Despite widespread belief in a decline of the West and obsolescence of G7-G8, the actual statistics show that G7-8 remains overwhelmingly important, both as a vehicle for mutual cooperation and a guide for the world economy. A G14 or G20 could not provide an adequate substitute for it.
The statistics demonstrate conclusively that the changes in the world economic balance are much smaller than advertised. The basic realities are still the old ones. The group of the industrial democracies of the world – OECD, with G7 as its informal executive committee – has a whopping 77% of global GDP. The G20, or G7 + 13, adds a mere 10% more, claiming 85-90% of global GDP. BRIC (Brazil, Russia, India, China), the group of new economic powers, has only 12% of global GDP.
Clearly, the weight of the emerging powers, whose economic clout is said to be rendering the G7 obsolete, is much less than usually assumed. Ideology, not fact, motivates the assertions that G7 and OECD, in order to stay relevant, must take in new members and turn themselves into North-South dialogue platforms.
Replacing the G7 by a G14 or G20 would bring a host of problems. The G14-20 are forums; it is only G7 that is “group” in the meaningful sense of the word: a collectivity that sticks together regularly enough, in its policies, that its economic weights can be added together and understood as a collective weight for global purposes.

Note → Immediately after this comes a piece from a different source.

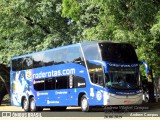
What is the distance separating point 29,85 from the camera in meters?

The societies in the G14-20 have fundamental differences of interest, amplified by different ways of life and divergent perspectives. These differences would make a merger of their societies suicidal for many of them; they allow for episodic cooperation, but not for reliable integration or creation of strong joint authority structures. Integration is possible when it is a matter only of overcoming separate raisons d’etat not separate raisons de societe. The differences in raison de societe among the G20 members preclude a deep integration that encompasses them all; and in the absence of integration, their differences of interest continue to get translated into opposing strategic orientations and power politics. That is why their 85-90% total means very little, far less than OECD’s 77% total.
The G7 countries, indeed practically all the OECD countries, have a profound underlying unity. Their socio-economic structures and conditions are so similar that they could be considered almost a single society. Their commonalities of societal interest are potentially overriding of the opposing interests of state; and this potentiality has been largely realized through their joint institutions. This is why the deep European integration, and the more loosely organized but still substantively deep integration of the trans-Atlantic arrangements, has occurred within the OECD space, but not in the global space. Integration is possible in this era within the OECD space, not in the G20 space or the UN space.
OECD has corresponded to the largest group possible at any time with such deep unity. The group keeps growing over the decades, as more countries become homogenous with the original trans-Atlantic core. It has thereby not only not declined, but increased its share of global GDP, even while emerging economies also grow; and has kept its coherence at the same time, making its 77% share a meaningful statistic.
Raising the share still further, from 77% to 90%, would add little new capability; as it would be done by throwing out the coherence, it would subtract far more. This is the one thing that could truly render the G’s obsolete. It would destroy their capability to provide a measure of consistent guidance to the world economy. Out the window would also go the trend of cumulative global security and growth that the G7-OECD leadership has provided over a number of decades. It is easy to deprecate this achievement in the current moment of downturn. Nevertheless it is this achievement that has allowed the rise of the BRIC countries in the first place.
This in no way negates the use of the G14-20. G14 has had value as a G8 outreach, or G8 + 6. G8 has had value as a G7 + 1, with a truly cohesive core. But were this well articulated structure to be dissolved into an undifferentiated G14, it would lose its coherence, and most of its public utility with it. G20 has been used as a venue for raising funds for stimulus at this moment of financial crisis, and as a forum for the major economies of all parts of the world: a negotiating platform between North and South. Specific bargains are needed at this time; a forum is needed. But it is just that, a forum, not more; above all not an an option for replacing G7.
Dr. Ira Louis Straus is coordinator of the American branch, Committee on Eastern Europe and Russia in NATO. This piece first appeared at Atlantic Community.